### REQUIREMENT
Pick up the news story about the Utah woman who started an online quilt shop right after its last sentence, and keep going in the same style.

### PAGE TEXT
● ● ● ● ● ● ●
LOCAL NEWS
Utah woman sews success with her own online quilt shop
LEHI, Utah — The patchwork of life can form unpredictable patterns. For one Utah County woman, life felt like it was all leading up to one critical moment.
“My mom taught me to sew when I was seven,” Adana Manookin said with a laugh while folding pieces of fabric. “She let me make all the doll clothes I wanted, so my dolls had quite the wardrobe.”
Manookin studied clothing and fashion in college, with big dreams of becoming a designer.
“Managing an institutional laundry is what I ended up doing,” she said.
The future didn’t quite knit together how she planned.
“I gave up my corporate job with benefits and insurance,” Manookin said.
She’d saved up enough to take the leap.
After decades working for someone else, Manookin decided to strike out on her own.
“I take a notebook with me when I go to other shops, and I would take notes about things that I liked.”
She researched. She planned. All with the goal of opening her own quilting shop.
“I started looking for buildings and stuff,” Manookin said. “I had one all picked out on Lehi Main Street.”
Then, the dream unraveled.
“The day I called about it, they said ‘Oh, we just went under contract,'” Manookin said. “I felt like someone had punched me. I was like no, it was the perfect spot.”
That’s how Manookin found herself folding fabric in a spare bedroom of her home, kept company by her business partners Daisy and Emma, two small dogs who take a strong interest in keeping an eye on her.
● ● ● ● ● ● ●
Collected data:
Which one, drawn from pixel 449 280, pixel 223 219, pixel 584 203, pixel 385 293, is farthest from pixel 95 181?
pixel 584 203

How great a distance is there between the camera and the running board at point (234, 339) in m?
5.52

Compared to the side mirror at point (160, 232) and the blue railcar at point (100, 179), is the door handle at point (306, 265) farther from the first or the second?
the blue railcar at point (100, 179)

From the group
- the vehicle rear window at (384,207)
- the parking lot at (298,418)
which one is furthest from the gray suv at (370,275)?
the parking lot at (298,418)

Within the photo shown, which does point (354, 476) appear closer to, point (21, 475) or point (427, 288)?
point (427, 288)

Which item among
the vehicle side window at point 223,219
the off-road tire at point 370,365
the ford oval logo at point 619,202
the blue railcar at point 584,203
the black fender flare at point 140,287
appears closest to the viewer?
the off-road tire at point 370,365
● ● ● ● ● ● ●
### TASK RESULT
She opened her own online business called “Sweet Daisy Quilt Shoppe.” But the timing felt like her plans were coming apart by the seams. Just a couple of months after she started, the pandemic hit.
“What if now, you know, if the whole economy’s going south?” Manookin asked, remembering the worries that ran through her mind. “What if people stop quilting? What if.”
“What if” went just her way. Sales exploded.
“In March of that year, they doubled,” Manookin said. “For six months in a row, it just kept doubling.”
She thinks the pandemic worked in her favor, as people were looking for activities they could work on at home.
Packing pre-matched bundles of fabric became a global enterprise.
“I ship a lot to Canada, and for some reason, Australia is a really popular place to ship to,” Manookin said.
From clothes for dolls, to cloth delivered down under, Manookin’s weaved a tale of triumph — and says it’s never too late to find a way to stitch together a life doing what you love.